Bruno Neri, calciatore partigiano

Bruno Neri si rifiutò di fare il saluto fascista il 10 settembre 1931 alla inaugurazione dello stadio di Firenze (l’attuale Franchi, all’epoca dedicato allo squadrista fiorentino Giovanni Berta). Si vede bene nella foto, Bruno Neri è l’unico con il braccio non alzato.

Un professionista esemplare, colto e raffinato. Giocò nella nazionale di Paola e Meazza. Ma soprattutto fu comandante partigiano. Il comandante “Berni” morto all’età di 34 anni, il 10 luglio 1944 in uno scontro a fuoco con i nazifascisti nei pressi di Gamogna, a due passi da Marradi, città del poeta Dino Campana. Fu il più noto degli sportivi impegnati nella Resistenza.

Nato a Faenza nel 1910, inizia a giocare al calcio da bambino, a soli 14 anni gioca con la squadra della sua città. A 19 anni viene comprato dalla Fiorentina per 10 mila lire. Alla presidenza del club viola c’èra il marchese Ridolfi, fascista e squadrista, considerato da Mussolini un buon gerarca.

Neri soffre questa appartenenza ad un club in mano ad uno squadrista. Ma in campo è sempre uno dei migliori. Si merita le lodi della stampa. Ma la sua sofferenza contro il fascismo è lampante. Non la nasconde anzi in ogni momento esprime la sua contrarietà al regime.

Bruno Neri è un ragazzo sensibile, particolare, attento alla cultura, lettore accanito di libri e di poesie. Frequenta musei e pinacoteche. Coltiva amicizie con giornalisti e scrittori. In campo si impegna al massimo. Vince il campionato e il club passa alla serie A, la stampa scrive che il merito è di Bruno Neri. Il 25 ottobre del 1936 viene convocato in Nazionale per Italia-Svizzera. Pozzo convoca Neri anche per Italia-Germania. L’anno successivo passa al Torino. Tra una squadra e l’altra, Neri continua gli studi, si diploma e si iscrive alla università. Da gli esami e frequenta giovani artisti che vivono nelle soffitte dei palazzi sul Lungo Po.

A Torino gioca fino al 1940, quando a seguito di una serie di incidenti deve ritirarsi all’età di 30anni. Gioca l’ultima partita a Milano in occasione di Ambrosiana-Torino. Torna nella sua città natale: Faenza. Aveva risparmiato un po’ di denaro. Compra una officina e ci mette a lavorare alcuni amici. Mentre la situazione precipita. Con l’aiuto di suo cugino Virgilio entra nella Resistenza su autorizzazione del CNL. Fonda l’ORI, Organizzazione Resistenza Italiana, con il compito di fare da ponte tra le varie brigate partigiane. Entra nel battaglione Ravenna e nell’ambito della operazione “Zella” provvede di persona a trasportare una radio, con la bicicletta, che farà da centro di informazione per i partigiani.

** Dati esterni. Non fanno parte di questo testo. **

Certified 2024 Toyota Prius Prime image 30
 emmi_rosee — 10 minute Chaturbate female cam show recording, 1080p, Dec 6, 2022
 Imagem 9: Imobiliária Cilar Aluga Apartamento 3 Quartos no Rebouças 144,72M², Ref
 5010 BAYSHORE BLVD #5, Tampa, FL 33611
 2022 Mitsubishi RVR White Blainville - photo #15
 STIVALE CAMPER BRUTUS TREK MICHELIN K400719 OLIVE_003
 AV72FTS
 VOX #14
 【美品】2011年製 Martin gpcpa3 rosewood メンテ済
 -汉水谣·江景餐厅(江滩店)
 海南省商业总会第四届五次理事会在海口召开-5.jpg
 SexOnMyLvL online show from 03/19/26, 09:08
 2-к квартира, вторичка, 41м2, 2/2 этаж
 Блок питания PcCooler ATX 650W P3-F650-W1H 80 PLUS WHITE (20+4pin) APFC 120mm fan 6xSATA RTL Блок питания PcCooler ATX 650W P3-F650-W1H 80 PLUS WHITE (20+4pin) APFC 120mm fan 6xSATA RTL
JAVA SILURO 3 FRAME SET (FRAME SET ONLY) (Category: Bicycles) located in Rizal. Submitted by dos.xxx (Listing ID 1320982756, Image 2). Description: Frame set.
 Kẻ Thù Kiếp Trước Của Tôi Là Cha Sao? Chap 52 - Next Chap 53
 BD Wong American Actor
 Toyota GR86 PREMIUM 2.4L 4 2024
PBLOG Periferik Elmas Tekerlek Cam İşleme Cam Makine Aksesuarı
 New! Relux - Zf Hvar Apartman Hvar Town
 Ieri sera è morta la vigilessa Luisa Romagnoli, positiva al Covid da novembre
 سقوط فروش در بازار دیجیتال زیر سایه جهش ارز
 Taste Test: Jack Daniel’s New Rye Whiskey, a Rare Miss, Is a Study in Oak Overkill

Il 10 luglio del 1944, Bruno Neri, il comandante “Berni” e il suo amico Vittorio Bellenghi, giocatore di pallacanestro, vanno in avanscoperta per verificare che non vi siano tedeschi sulla strada che stanno costruendo tra Marradi e San Benedetto. Nei pressi del monastero di Gomorra, vicino al cimitero, incontrano una quindicina di tedeschi. Uno scontro impari. Neri e Bellenghi sparano. Sparano. Ma i tedeschi sono in troppi. Loro sono solo due. Una tempesta di fuoco. Mitragliatori e fucili. Per il comandante “Berni” e per il suo compagno non c’è speranza. Cadono sotto il fuoco nazifascista. Muore così Bruno Neri, il solo che non aveva alzato il braccio per fare il saluto fascista alla inaugurazione dello stadio di Firenze. Muore il calciatore partigiano, che non aveva rinnegato le sue origini, i suoi valori e fino all’ultimo si è comportato nel rispetto dei suoi ideali antifascisti di libertà, uguaglianza e fraternità.